*** Data for this task Section Begins ***

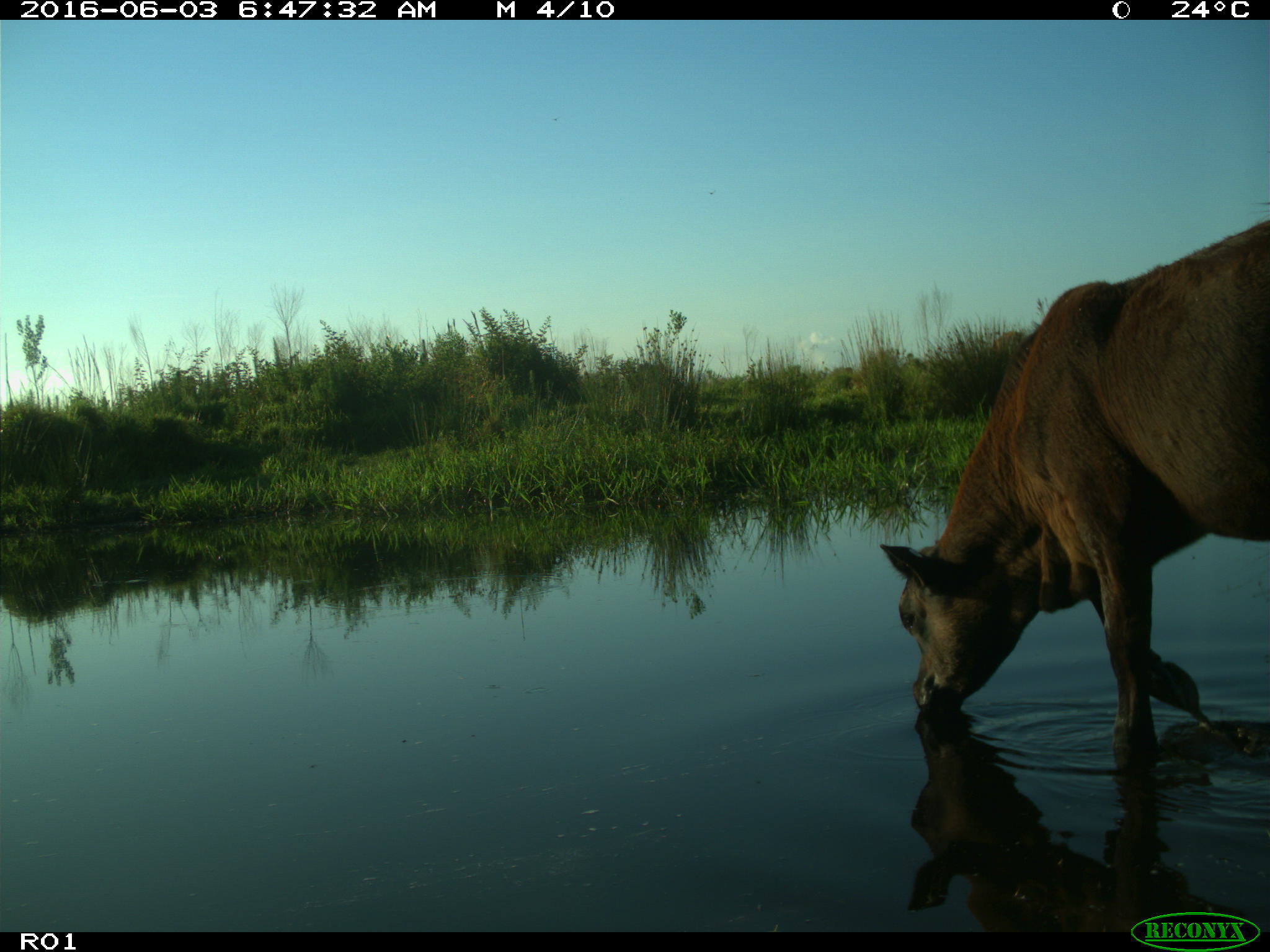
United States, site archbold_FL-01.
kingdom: Animalia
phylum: Chordata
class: Mammalia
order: Artiodactyla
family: Bovidae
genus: Bos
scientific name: Bos taurus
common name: domestic cow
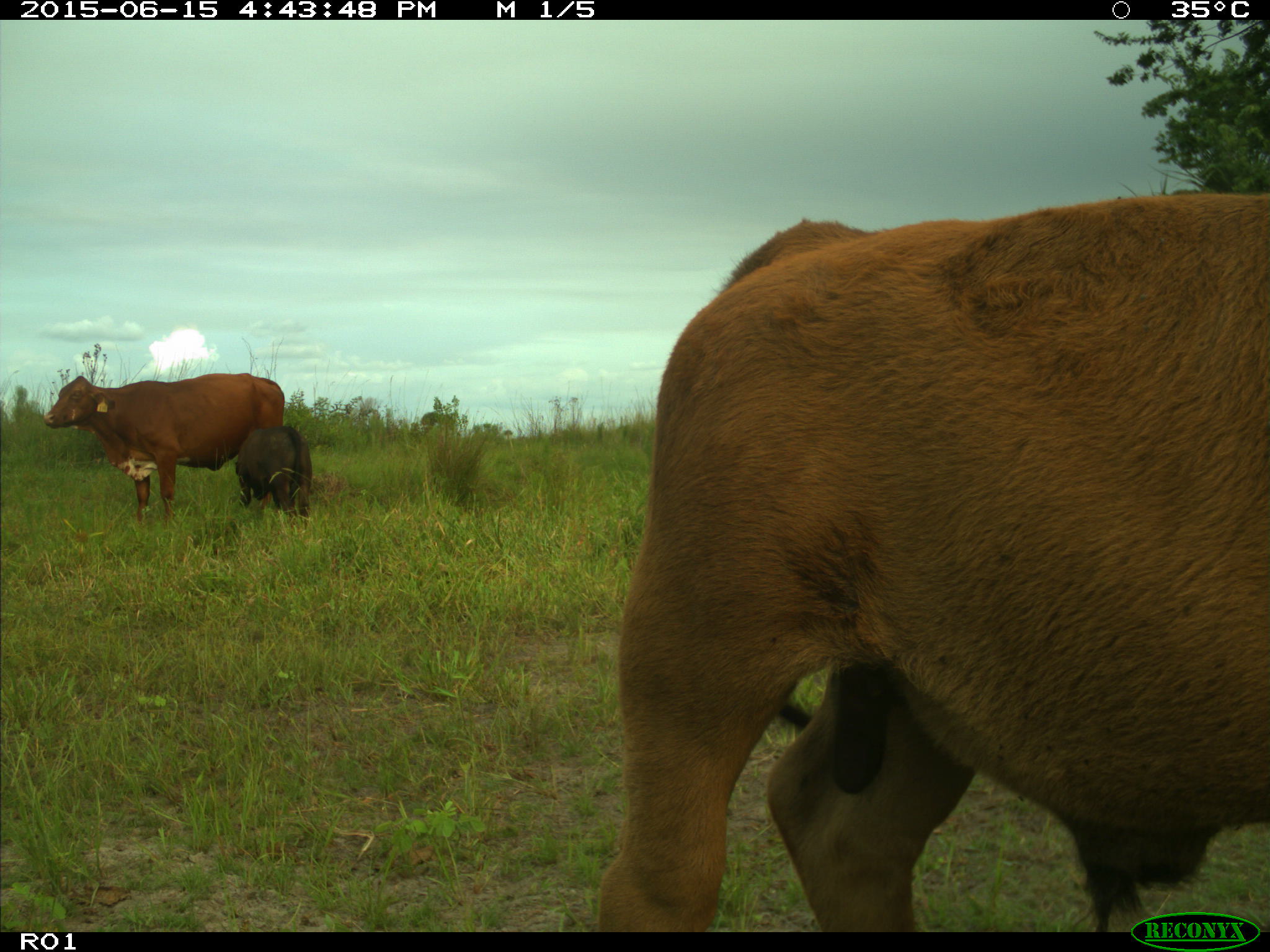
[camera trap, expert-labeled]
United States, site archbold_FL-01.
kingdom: Animalia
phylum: Chordata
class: Mammalia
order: Artiodactyla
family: Bovidae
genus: Bos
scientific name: Bos taurus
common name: domestic cow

*** Data for this task Section Ends ***

What is needed is an exact copy of the records above, with no pictures in it.

• **Solution to the exercise**:
United States, site archbold_FL-01.
kingdom: Animalia
phylum: Chordata
class: Mammalia
order: Artiodactyla
family: Bovidae
genus: Bos
scientific name: Bos taurus
common name: domestic cow
[camera trap, expert-labeled]
United States, site archbold_FL-01.
kingdom: Animalia
phylum: Chordata
class: Mammalia
order: Artiodactyla
family: Bovidae
genus: Bos
scientific name: Bos taurus
common name: domestic cow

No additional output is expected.